Şimdi aynı betonun altında nefes alıyorlar.
Ve hatta Zafer Partisi Genel Başkanı Ümit Özdağ da... tutuklu diğer
belediye başkanları da... aynı beton duvarların ardında güneşi görmeye
çalışıyor.
Ve hâlâ iddianameler bile hazırlanmadı. Yani bu ülkede cezaevlerinde sadece suçlular değil; umutlar, hayaller ve
gelecekler tutuluyor. Mahir Polat hastaneye kaldırılıyor, tansiyonu düşmüyor, anjiyo yapılıyor.
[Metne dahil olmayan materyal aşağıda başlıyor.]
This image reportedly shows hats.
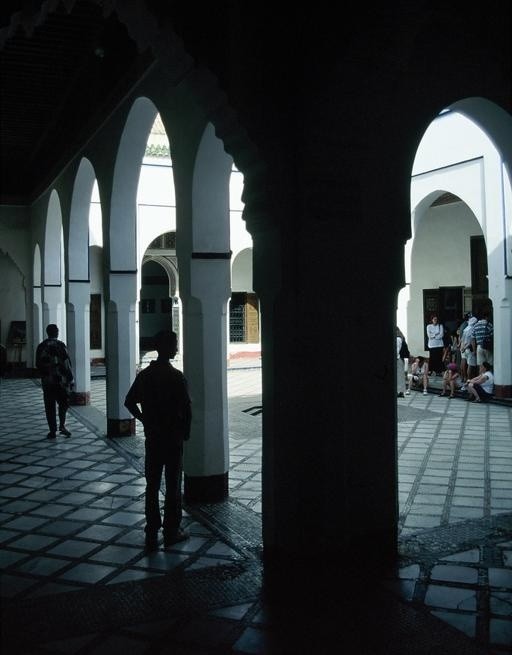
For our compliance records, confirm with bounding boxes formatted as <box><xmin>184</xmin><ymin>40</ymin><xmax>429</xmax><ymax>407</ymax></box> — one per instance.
<box><xmin>447</xmin><ymin>363</ymin><xmax>457</xmax><ymax>371</ymax></box>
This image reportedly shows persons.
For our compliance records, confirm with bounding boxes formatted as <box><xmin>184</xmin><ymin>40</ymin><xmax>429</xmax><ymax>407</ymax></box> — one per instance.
<box><xmin>36</xmin><ymin>323</ymin><xmax>73</xmax><ymax>438</ymax></box>
<box><xmin>124</xmin><ymin>328</ymin><xmax>193</xmax><ymax>546</ymax></box>
<box><xmin>397</xmin><ymin>313</ymin><xmax>494</xmax><ymax>403</ymax></box>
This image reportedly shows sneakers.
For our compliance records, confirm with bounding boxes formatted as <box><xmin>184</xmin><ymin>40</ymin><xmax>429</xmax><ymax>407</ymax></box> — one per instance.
<box><xmin>145</xmin><ymin>530</ymin><xmax>158</xmax><ymax>545</ymax></box>
<box><xmin>397</xmin><ymin>388</ymin><xmax>483</xmax><ymax>404</ymax></box>
<box><xmin>164</xmin><ymin>528</ymin><xmax>189</xmax><ymax>547</ymax></box>
<box><xmin>48</xmin><ymin>431</ymin><xmax>56</xmax><ymax>438</ymax></box>
<box><xmin>59</xmin><ymin>428</ymin><xmax>71</xmax><ymax>436</ymax></box>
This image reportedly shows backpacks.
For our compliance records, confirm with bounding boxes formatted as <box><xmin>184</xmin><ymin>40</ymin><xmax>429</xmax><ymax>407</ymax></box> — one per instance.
<box><xmin>400</xmin><ymin>340</ymin><xmax>409</xmax><ymax>358</ymax></box>
<box><xmin>48</xmin><ymin>342</ymin><xmax>73</xmax><ymax>386</ymax></box>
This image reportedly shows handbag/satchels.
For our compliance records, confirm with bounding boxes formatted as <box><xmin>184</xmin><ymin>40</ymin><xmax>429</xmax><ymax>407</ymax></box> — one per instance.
<box><xmin>482</xmin><ymin>339</ymin><xmax>492</xmax><ymax>352</ymax></box>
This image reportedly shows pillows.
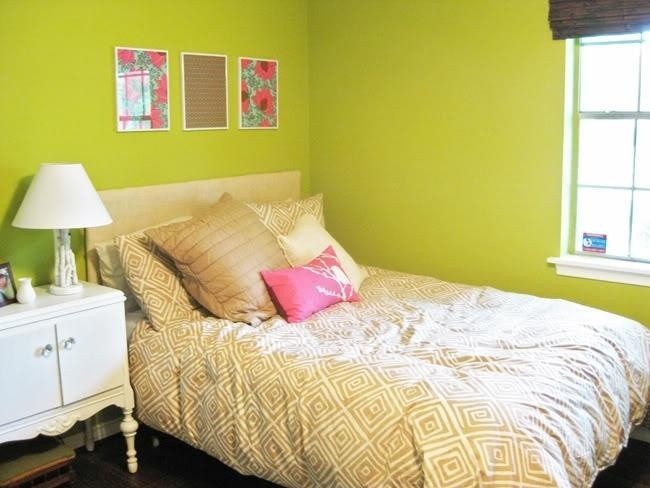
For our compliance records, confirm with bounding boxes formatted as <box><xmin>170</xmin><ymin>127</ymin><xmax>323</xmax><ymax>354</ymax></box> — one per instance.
<box><xmin>141</xmin><ymin>191</ymin><xmax>294</xmax><ymax>328</ymax></box>
<box><xmin>95</xmin><ymin>239</ymin><xmax>138</xmax><ymax>314</ymax></box>
<box><xmin>115</xmin><ymin>232</ymin><xmax>212</xmax><ymax>331</ymax></box>
<box><xmin>276</xmin><ymin>213</ymin><xmax>369</xmax><ymax>298</ymax></box>
<box><xmin>258</xmin><ymin>243</ymin><xmax>365</xmax><ymax>324</ymax></box>
<box><xmin>241</xmin><ymin>192</ymin><xmax>327</xmax><ymax>241</ymax></box>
Öğrenciler ise kitap bekliyor, sınav kağıdı bekliyor.
Ama ne gelen var, ne giden.
Mahir Polat yaşamak için direniyor, gençler unutulmamak için...
Merak etmeyin, gençler, söz veriyoruz biz sizi UNUTMAYACAĞIZ.
Kütüphaneler yetersiz. İnternet yok. Kitap talepleri haftalar sonra yanıtlanıyor. Hayatlarının baharında bu gençler, sadece özgürlüklerinden değil, eğitim
haklarından da mahrum bırakılıyor. Hayatlarının tam ortasında gözaltına alınıp, “devlete karşı tehdit” ilan ediliyorlar.
Oysa onlar sadece haykırmak, sadece seslerini duyurmak istemişlerdi büyüklerine:
“Adalet istiyoruz.”
Adalet Bakanlığı, cezaevlerinde 301 öğrencinin bulunduğunu söylüyor. Ama bu yalnızca kaydı hâlâ açık olanları kapsıyor. Kayıt dondurmuş, okuldan kopmuş, sistemin kıyısına itilmiş daha kaç çocuk var, bilmiyoruz. Bilmek de istemiyoruz galiba. Çünkü her sayı bir utanca denk düşüyor.
19 Mart’tan bu yana 301 öğrenci tutuklandı. Protesto hakkını kullandıkları için. Seslerini duyurmaya çalıştıkları için.
“Başka bir ülke mümkün” dedikleri için. Bayramı parmaklıkların ardında geçirdiler. Kimse seslerini duymuyor. Çünkü onlar artık sadece bir sayıya dönüştü:
“301 tutuklu öğrenci.”
Hepsi bu...
Ama her birinin bir hikâyesi var.
Yarım kalan çocuklukları, eksik büyüyen gençlikleri, göğüslerine kadar çekilmiş acıları var. Onlar birer istatistik değil. Onlar, unutulmamayı hak eden bir kuşak.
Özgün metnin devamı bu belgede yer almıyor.